The attitude towards amendments concerned is explained by interest of parties credited with “great chances” to take advantages of the “lost ballots” redistribution by those with a rating closed to the electoral threshold etc. Of course, the latter will not enjoy the role of “electoral plankton” which nourishes “political whales”. But an old quote says that “not for one expected, but for one who comes to pass.” It means that raising the electoral threshold and banning electoral blocs could have unexpected effects on designers of amendments. In this regard, the clearest danger for PCRM is that it could be deprived of eventual coalition partners. Perhaps, this is the reason why the PCRM has started pouching parts of the “electoral plankton” on its list of candidates.
It was clear from the very beginning that the “common lists” of several parties that means compiled under the name of one of them is the only way to avoid the ban of electoral blocs. Unexpectedly, the party which prohibited blocs, the PCRM, has resorted to this escaping solution as well. But the curiosity is that right-wing parties and their supporters have pathetically discussed “the common list of national unity” for half a year and two parties — the National Liberal Party (PLN) and the National Romanian Party (PNR) — have finally gathered under auspices of the “Actiunea Europeana” (European Action) Movement (MAE). At the same time, the PCRM and the Centrist Union of Moldova (UCM) have set up two sets — “common lists” joined by eight parties — without publicly discussing the necessity of “strengthening forces”.
The three “common lists” have raised a great interest of political observers in Moldova, as they revealed, by occurrence or not, the absolutely distinct polarising of options on Moldovan electoral ground. One may say that “common lists” in the ongoing electoral campaign have been built around three poles known well by electorate: pro-Romania, pro-Russia and pro-government/pro-Moldova.
The fact that the PCRM has accepted a “common list” with the Agrarian Party of Moldova (PAM) and the Party of Socialists of Moldova “Patria-Rodina” (PSMPR) proves that leaders of the ruling party are not sure any longer of their capacities to reach former successes.
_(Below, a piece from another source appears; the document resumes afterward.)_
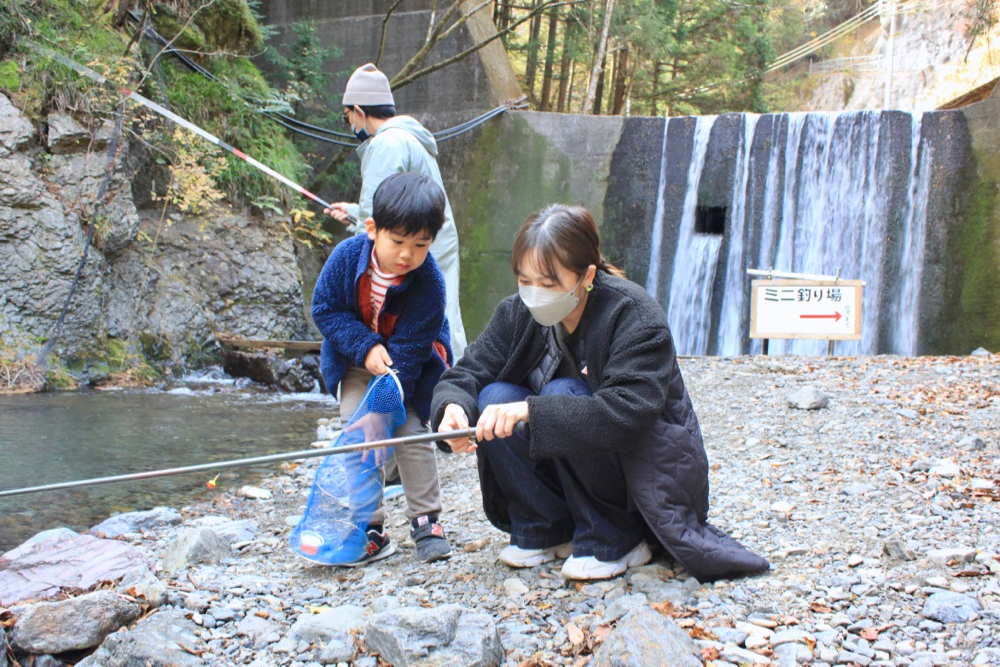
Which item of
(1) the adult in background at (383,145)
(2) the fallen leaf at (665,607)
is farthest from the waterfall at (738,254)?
(2) the fallen leaf at (665,607)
PCRM was expected to halt other parties from compiling into “common lists” by invoking Article 41(2) of the Election Code: “Political parties may nominate both members and politically unaffiliated persons as candidates.” But PCRM accepted joint statements by leaders who ceased their political membership to participate in elections on a “common list”. Even more, PCRM has become a key beneficiary of this artifice aimed to avoid the ban of electoral blocs. Plans regarding “common lists” were clear when leading bodies of PSMPR and PAM have publicly supported PCRM and leaders of these parties were included in the PCRM list, after ceasing their quality of heads and members of parties.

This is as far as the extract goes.